Sanford’s Wife to publish book (doh!)
by Administrator on Sep.27, 2009, under Satire
Oh, irony. We know that Mark Sanford’s book ground to a halt this past summer, when he ruined his career for a Latina hotty. Now his estranged wife has secured a contract to write her own memoirs.
Oddly, I might plan to read this my-husband’s-a-bastard tale. Only Jenny S. probably won’t go in that direction. Here’s what The Washington Post says:
Jenny Sanford will follow in the footsteps of fellow wronged-political-wife Elizabeth Edwards with an “inspirational” tell-all to be released by Ballantine Books next May. The former investment banker will grapple with “the universal issue of maintaining integrity and a sense of self during life’s difficult times,” according to the publisher — so yes, all the fallout from South Carolina Gov. Mark Sanford’s Appalachian-Trail-no-wait-I-mean-Argentine-mistress meltdown. Jenny Sanford moved out of the governor’s mansion with her four kids last month.
Please, Ballantine, make old Jenny write something funny. Don’t let her take the high road. Cajole her to villainize him. Because in truth we’re dealing with a hilarious sequence of events. Sadly, I don’t want to read about Jenny’s suffering spirit or will to overcome. Such stories play on the Lifetime channel every afternoon. Audiences across America hunger for the dirty gossip that stained the walls of the Sanford mansion the past four years. We want to know, Jenny, what whacky things your man did while in office and how you managed to endure him. Did he sing the state’s anthem in the shower every morning, for example? What rushed through your mind when you heard his rusty voice wail out,
Throw thy bold banner to the breeze!
Front with thy ranks the threatening seas
Like thine own proud armorial trees,
Carolina! Carolina!
And we must know what you did upon discovering his treachery. What gave him away, by the way, strange messages on his machine? “Hola, Marco. I just wanted to say how mucho I love you tambien. Muah Muah.” We’d also like to know more about the pig incident back in ‘04. Please tell us he burst through the double doors of his study one night, hair frazzled and wild eyes, then grabbed you up by the waist and danced you across the Palmetto Ballroom, singing,
Now I know, my dear,
how I’ll show our spending’s pork-barrel.

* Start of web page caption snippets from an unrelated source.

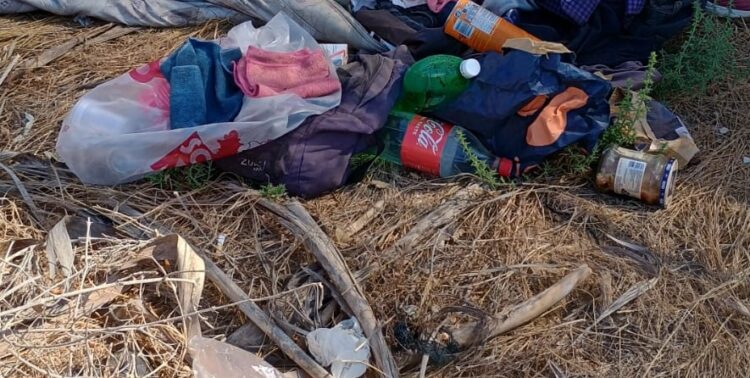 Scoglitti, trovato morto un cittadino romeno accanto al porto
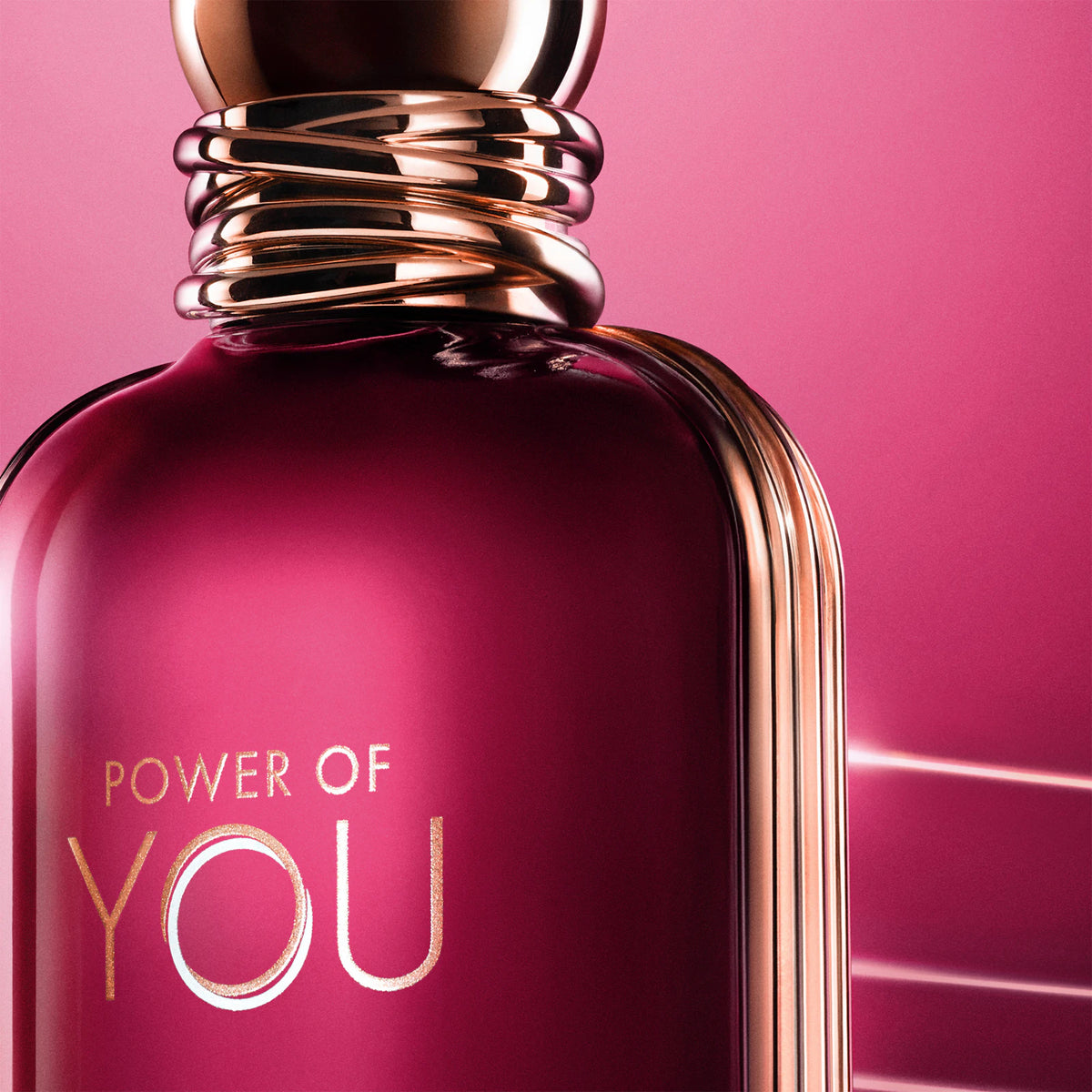 Giorgio Armani Power Of You EDP
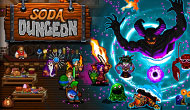 Soda Dungeon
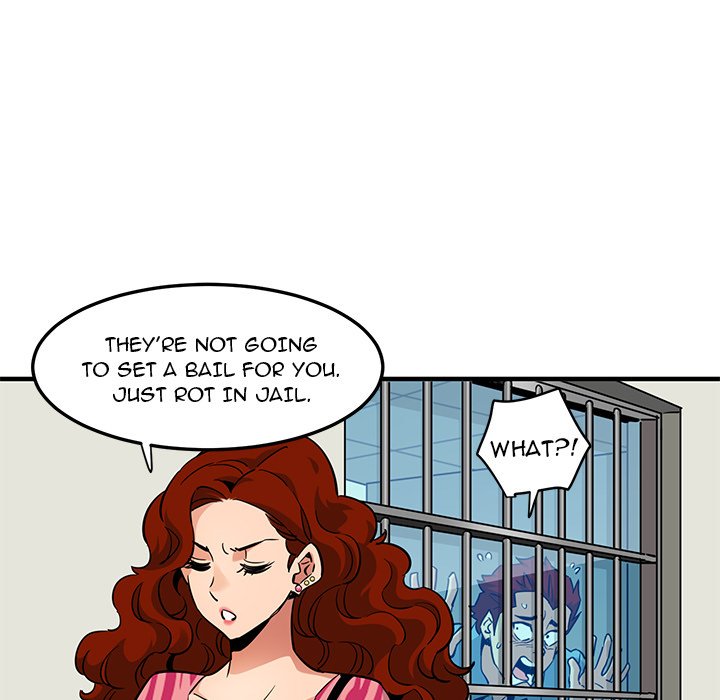 Dog on Patrol - Chapter 14 [photo 80] - MangaPorn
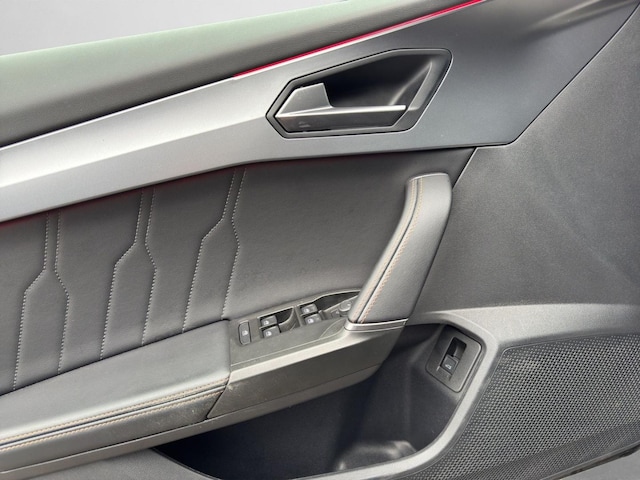 Cupra Formentor 2.0 TSI 4Drive VZ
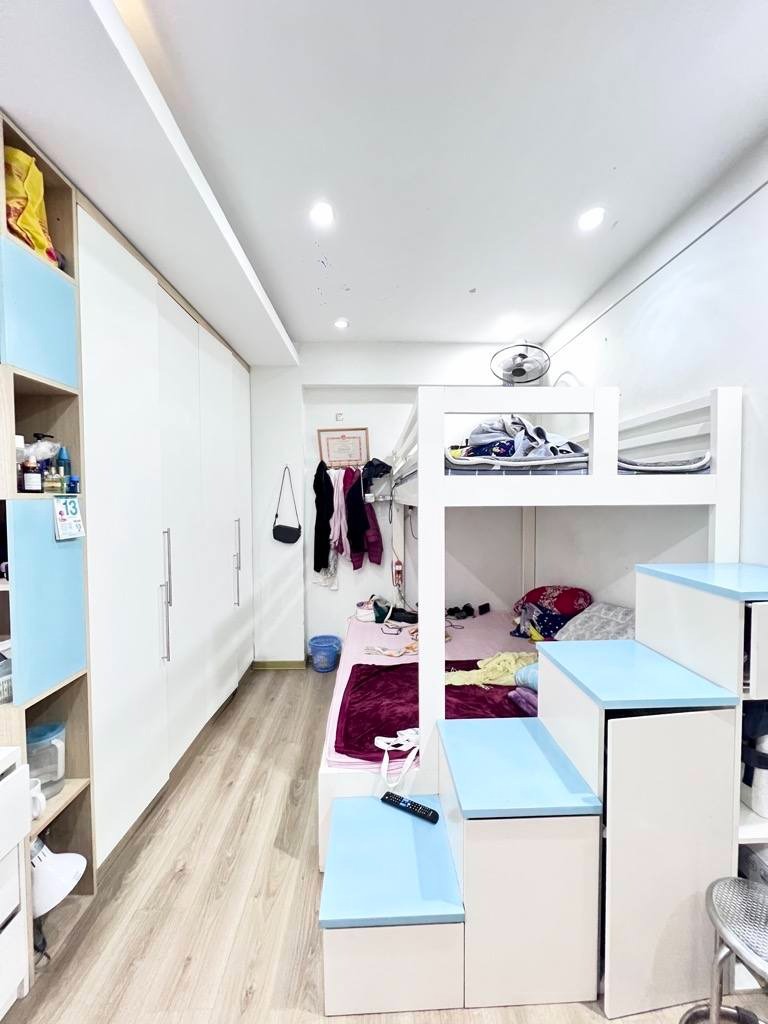 Bán căn hộ CC Vinaconex Nghiêm Xuân Yêm - 102m2 - 6.3 tỷ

Two cute little piggies’ll make it clear
how deeply our budget is in peril!
Carolina, Carolina!
And if you don’t mind, Jenny, tell us about all of Sanford’s kooky inventions for getting work done faster. Like the type writer that also opens letters. Or the necktie that turns into a hang glider so he could fly home and not waste tax payers’ money on gas to chauffeur his unfaithful bum to and from work. But above all, we’re eager to hear about the time you drove down to Argentina wearing an astronautic diaper with plans to give Sanford’s mistress what for.
Lurid specifics. I am unsure exactly what to contemplate this key fact, in all honesty.